The SNF network demonstrated improved assignment of pure chemicals to their annotated target class compared to either FUSION or CP, delivering an enhanced capacity for untargeted mode of action prediction. We validated the utility of this network in assigning MOA by demonstrating that natural product fractions containing trichostatin A were clustered with pure trichostatin A and other HDAC inhibitors. We then further developed a robust pipeline to assign the mechanistic annotation that the SNF network provides to specific natural product structures. Using untargeted metabolomic profiling of the full natural product fraction library and creating a scoring method (SNF score) to relate these mass spectrometry features to defined phenotypes, it is possible to directly predict the contributions of all mass spectrometry features to the biological landscape of the sample set.
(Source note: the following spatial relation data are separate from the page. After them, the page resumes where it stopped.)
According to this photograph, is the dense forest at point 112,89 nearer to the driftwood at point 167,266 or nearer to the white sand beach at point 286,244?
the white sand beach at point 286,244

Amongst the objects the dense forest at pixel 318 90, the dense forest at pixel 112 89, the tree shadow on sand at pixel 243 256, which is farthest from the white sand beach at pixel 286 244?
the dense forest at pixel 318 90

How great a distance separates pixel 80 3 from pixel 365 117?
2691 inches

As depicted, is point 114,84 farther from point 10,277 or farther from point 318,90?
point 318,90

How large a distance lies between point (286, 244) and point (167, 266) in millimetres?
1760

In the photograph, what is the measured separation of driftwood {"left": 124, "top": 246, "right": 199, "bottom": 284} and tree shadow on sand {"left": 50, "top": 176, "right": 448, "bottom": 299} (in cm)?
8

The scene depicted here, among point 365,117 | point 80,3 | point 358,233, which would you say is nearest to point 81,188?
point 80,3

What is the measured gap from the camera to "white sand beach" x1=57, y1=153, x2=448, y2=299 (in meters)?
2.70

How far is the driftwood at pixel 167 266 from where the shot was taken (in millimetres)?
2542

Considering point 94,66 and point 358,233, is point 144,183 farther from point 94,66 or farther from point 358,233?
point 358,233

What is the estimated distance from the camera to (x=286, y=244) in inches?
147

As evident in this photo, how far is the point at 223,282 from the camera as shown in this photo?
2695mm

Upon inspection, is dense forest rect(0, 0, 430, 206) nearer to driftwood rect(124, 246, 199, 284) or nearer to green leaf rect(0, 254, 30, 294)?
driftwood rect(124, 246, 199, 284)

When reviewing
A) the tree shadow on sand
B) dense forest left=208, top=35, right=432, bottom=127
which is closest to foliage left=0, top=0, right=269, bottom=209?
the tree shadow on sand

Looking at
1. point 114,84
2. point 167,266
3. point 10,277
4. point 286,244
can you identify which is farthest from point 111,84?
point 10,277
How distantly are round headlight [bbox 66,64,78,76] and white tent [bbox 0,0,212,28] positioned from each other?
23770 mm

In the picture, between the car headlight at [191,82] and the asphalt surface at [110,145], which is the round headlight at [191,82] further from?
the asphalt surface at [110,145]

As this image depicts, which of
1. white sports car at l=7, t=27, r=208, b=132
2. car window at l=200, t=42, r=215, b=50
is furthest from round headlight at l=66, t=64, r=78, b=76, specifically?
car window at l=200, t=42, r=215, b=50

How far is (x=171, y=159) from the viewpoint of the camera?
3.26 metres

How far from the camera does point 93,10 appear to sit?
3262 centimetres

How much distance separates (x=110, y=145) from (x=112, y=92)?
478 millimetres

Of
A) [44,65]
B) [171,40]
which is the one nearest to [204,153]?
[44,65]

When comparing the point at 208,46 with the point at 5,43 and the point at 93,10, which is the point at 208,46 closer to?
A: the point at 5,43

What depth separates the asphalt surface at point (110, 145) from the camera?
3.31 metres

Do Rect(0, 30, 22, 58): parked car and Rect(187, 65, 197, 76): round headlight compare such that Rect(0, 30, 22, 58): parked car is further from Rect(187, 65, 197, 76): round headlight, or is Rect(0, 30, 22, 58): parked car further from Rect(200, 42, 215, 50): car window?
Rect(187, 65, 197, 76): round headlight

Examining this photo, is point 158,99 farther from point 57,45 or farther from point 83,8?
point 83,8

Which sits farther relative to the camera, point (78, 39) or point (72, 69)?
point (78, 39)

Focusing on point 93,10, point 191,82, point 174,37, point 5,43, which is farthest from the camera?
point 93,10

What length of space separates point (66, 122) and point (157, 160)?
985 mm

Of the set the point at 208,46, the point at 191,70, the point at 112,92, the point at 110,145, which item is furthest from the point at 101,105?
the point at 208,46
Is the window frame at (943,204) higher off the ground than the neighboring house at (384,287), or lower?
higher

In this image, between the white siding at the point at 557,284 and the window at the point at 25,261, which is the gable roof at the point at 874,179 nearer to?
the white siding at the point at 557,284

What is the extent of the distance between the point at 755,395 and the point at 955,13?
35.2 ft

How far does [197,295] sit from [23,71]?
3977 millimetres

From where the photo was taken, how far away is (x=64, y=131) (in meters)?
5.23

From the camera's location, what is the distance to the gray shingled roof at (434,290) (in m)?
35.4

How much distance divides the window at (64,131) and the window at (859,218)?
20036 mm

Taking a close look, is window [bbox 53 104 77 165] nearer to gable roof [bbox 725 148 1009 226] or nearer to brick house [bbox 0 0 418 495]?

SNF scores provide a rich perspective on chemical interpretation from the natural products library. For example, in situations where two different compound classes cause the same biological phenotype (i.e. one cluster in the APC network), SNF scores will correctly identify these two compounds as high priority candidates, even though neither compound is present in all members of the biological cluster, provided that each molecule is predominantly found within that cluster. Similarly, in situations where extracts contain many features, most features will be quickly deprioritized because their distributions throughout the sample set do not correlate to specific biological phenotypes. This mechanism for compound prioritization is therefore a robust and powerful strategy for directly targeting biologically relevant compounds from large, complex natural product libraries. Development of the Bokeh server visualization suite (Supplemental Figure 5) provides a facile platform for data filtering and visualization that enables the rapid exploration of these data using a range of different viewpoints.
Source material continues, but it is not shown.